Inner Creation and Reform
Job 10:8 - A Neville Goddard interpretation
Read Job 10 in context
Scripture Focus
Biblical Context
The verse affirms that you were formed by a maker, yet you experience destruction, revealing an inner struggle between creation and dissolution.
Neville's Inner Vision
To Neville, 'Thine hands have made me' is not history; it's an acknowledgment of the I AM as the inner craftsman. The 'made' is the steady fact of consciousness: you are the image and expression of the I AM. The word 'destroy' signals the old belief that outer change can annihilate the self. But the I AM does not dissolve; it rearranges itself by imagination.
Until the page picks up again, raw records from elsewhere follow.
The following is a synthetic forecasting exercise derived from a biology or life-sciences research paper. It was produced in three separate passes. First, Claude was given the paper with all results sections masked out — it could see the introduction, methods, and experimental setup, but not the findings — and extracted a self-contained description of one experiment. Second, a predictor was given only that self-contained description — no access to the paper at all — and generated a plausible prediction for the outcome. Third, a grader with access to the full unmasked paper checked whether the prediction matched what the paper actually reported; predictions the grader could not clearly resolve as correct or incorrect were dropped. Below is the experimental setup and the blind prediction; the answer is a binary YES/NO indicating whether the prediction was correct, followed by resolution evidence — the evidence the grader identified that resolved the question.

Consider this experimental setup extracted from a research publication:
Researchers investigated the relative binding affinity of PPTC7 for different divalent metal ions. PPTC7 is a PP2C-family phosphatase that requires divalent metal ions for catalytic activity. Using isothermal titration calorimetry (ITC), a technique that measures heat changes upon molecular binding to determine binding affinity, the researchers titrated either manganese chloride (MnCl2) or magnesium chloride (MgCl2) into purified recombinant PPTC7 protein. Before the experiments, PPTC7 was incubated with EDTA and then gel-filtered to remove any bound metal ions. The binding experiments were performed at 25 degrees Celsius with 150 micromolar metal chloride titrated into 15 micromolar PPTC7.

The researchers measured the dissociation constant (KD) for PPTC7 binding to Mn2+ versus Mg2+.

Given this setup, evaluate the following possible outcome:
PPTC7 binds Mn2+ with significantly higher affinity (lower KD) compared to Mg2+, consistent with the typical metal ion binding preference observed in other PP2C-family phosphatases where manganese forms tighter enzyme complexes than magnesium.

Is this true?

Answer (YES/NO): YES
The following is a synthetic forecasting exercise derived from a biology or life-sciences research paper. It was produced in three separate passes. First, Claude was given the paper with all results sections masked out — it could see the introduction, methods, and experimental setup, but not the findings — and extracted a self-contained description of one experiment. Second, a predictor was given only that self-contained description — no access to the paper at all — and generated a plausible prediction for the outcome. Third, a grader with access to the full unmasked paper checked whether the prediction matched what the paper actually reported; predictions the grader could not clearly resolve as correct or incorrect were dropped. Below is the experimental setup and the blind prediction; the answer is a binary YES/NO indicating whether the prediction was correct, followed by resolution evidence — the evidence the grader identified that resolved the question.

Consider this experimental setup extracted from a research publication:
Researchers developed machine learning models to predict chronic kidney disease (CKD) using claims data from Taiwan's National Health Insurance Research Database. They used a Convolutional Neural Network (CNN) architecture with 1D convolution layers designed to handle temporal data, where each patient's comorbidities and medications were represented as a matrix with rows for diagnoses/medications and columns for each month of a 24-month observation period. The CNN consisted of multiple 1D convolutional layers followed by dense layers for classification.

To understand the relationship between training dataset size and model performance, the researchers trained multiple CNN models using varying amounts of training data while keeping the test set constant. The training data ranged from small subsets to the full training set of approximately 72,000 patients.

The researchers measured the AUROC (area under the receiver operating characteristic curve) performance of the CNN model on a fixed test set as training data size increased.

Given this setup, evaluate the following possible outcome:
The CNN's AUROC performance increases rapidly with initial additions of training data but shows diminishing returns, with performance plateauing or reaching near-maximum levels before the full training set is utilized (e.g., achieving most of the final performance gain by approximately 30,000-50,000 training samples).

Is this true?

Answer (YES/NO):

The line invites you to observe that you are always in the process of becoming, shaped by your states of consciousness. When you permit fear, pain, or loss to dictate what you are, you 'destroy' a version of you that is no longer desired. Yet the same hands that form can re-form. The present experience is a call to revise your inner state: assume a new version of self in which destruction is only a signal for inner shift, not a terminal verdict. By dwelling in the awareness that you are the imagining agent, you can withdraw your attention from the old image and imagine the new one as real. Your life then reflects the reworked state—wholeness, purpose, and continuity of the I AM.
Practice This Now
Close your eyes and, in the I AM within, declare: 'I am formed by consciousness, and I now re-form myself into wholeness.' Feel the old form dissolving into light as you imagine a new, complete self.